The Downsides of Childhood and Adolescence

Glorification of childhood can be found often. Usually the argument goes something like this:

It was so great to be a child! No responsibilities, no taxes, no health concerns. School is much more pleasant than work. So much free time. Just playing and having fun!”

Parts of this can be challenged on factual level (free time, school more pleasant), but I won’t even go that route. Unpacking this would be a waste of time.

Any phase in life has pros and cons. What is so stupid about this way of childhood glorification is comparing the downsides of adulthood with the upsides of childhood while leaving the opposite parts out. Still the majority buys that and looks back to their own time as a minor with rose-colored glasses. Excessive nostalgia casts a distorting veil of self-deception over the memories of such clowns who oversimplify everything.

Twilight Zone

When watching Rod Serling’s Twilight Zone (yes, I typed a capital W at first because of muscle memory recalling TWilight Menu++) I had to switch off the TV and think a lot after the episode “The Incredible World of Horace Ford”. A great story showing the problem visually. The childish and somewhat brilliant (but unworldly) toy designer Horace Ford not only glorifies his childhood but took “Keep your inner child forever” to the extreme. In the end he gets confronted with the obvious reality I mentioned above: any phase in life has pros and cons.

Twilight Zone is TV entertainment. It is a series with elements from fantasy, science fiction and horror. It’s certainly not high literature, but a few episodes shine and go surprisingly deep.

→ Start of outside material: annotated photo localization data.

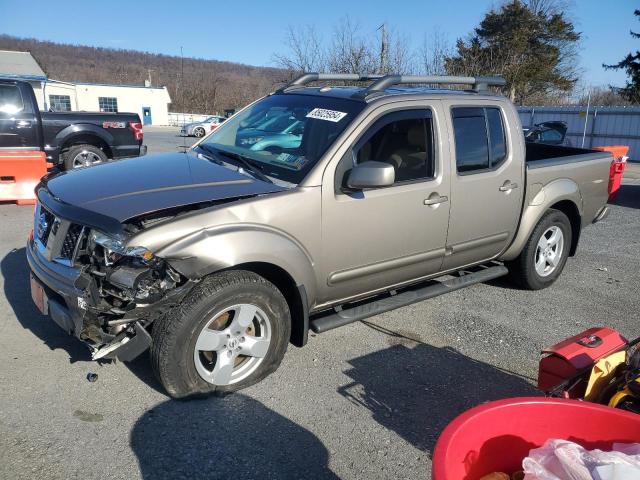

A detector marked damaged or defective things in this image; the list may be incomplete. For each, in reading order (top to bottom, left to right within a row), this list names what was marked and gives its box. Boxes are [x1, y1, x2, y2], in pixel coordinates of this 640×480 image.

front bumper damage [26, 205, 195, 360]
crumpled front hood [42, 151, 284, 222]
damaged tan pickup truck [27, 74, 612, 398]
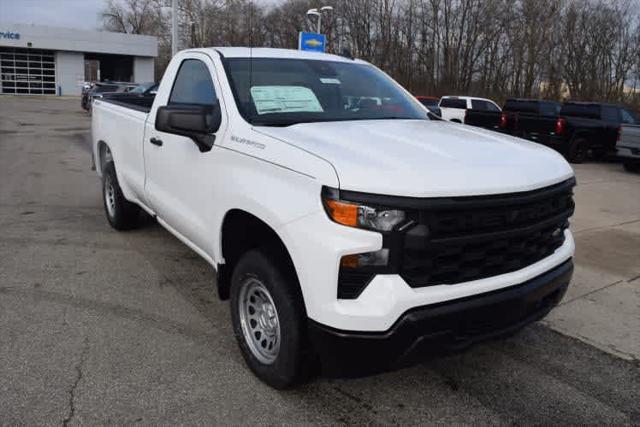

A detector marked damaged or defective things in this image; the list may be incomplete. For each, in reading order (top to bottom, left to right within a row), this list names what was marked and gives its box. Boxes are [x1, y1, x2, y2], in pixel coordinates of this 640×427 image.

cracked pavement [0, 97, 636, 424]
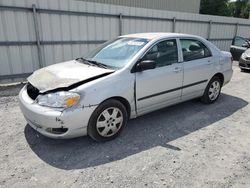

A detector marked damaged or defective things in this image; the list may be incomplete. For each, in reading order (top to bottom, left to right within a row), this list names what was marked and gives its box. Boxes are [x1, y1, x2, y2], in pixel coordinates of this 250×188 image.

dented hood [27, 60, 114, 92]
cracked headlight [36, 91, 80, 108]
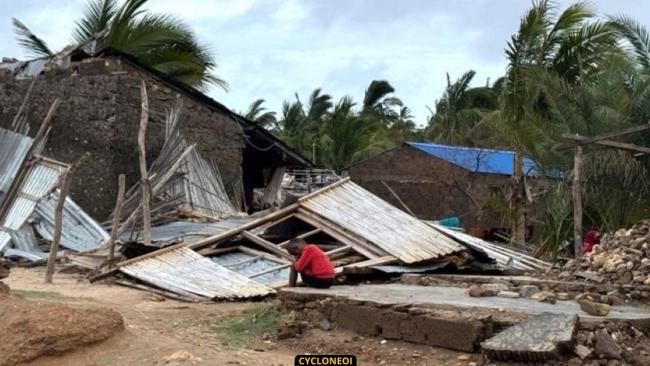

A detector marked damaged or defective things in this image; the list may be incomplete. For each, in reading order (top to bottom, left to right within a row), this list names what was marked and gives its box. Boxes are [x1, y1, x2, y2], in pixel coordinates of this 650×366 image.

Right of Self-determination + Insignificant Problems

A)I myself aren’t a representative example. I’m completely shielded from any nostalgia-dimmed look on my youth because it was hell. Getting tortured and almost killed with psycho-drugs isn’t the average youth. What can be taken from the story of my own life is the underlying cause for the torture: minors are dependent on decisions made by others. They aren’t allowed to decide for themselves, “for their own good”. Yeah, right.

The power imbalance between minors and adults should really be obvious to anyone. But this is one of the issues that tends to be overlooked when people look at things through their rose-colored glasses of nostalgia. Maybe this is a case of…

IT’S A SECRET

TO EVERYBODY.

…and I just spilled the beans.

B) Sinchen is a peaceful old girl. I detest physical violence. But in my head, in my thoughts, I sometimes feel a tingling sensation. The urge to wipe that smug, condescending, stupid grin—the one that spreads across the faces of many adults when they dismiss a child’s or teenager’s problems as trivial—with a Falcon Punch.

Whether it’s heartbreak, or fear of something or someone at school, a fight with your best friend—none of it is recognized as important. “Grow up first! Then you’ll learn what real problems are.”

Even if some of an eight-year-old’s problems seem unimportant to an adult—and may even be objectively so—for a developing personality lacking coping mechanisms, these problems are real, intense, and seemingly insurmountable.

Your child is counting on your help, on your guidance for coping strategies… and gets a condescending smirk and a snide remark.

As I said, I’m absolutely peaceful, but when I see and hear that, I hear in my head: “FALCON… PUNCH!!!”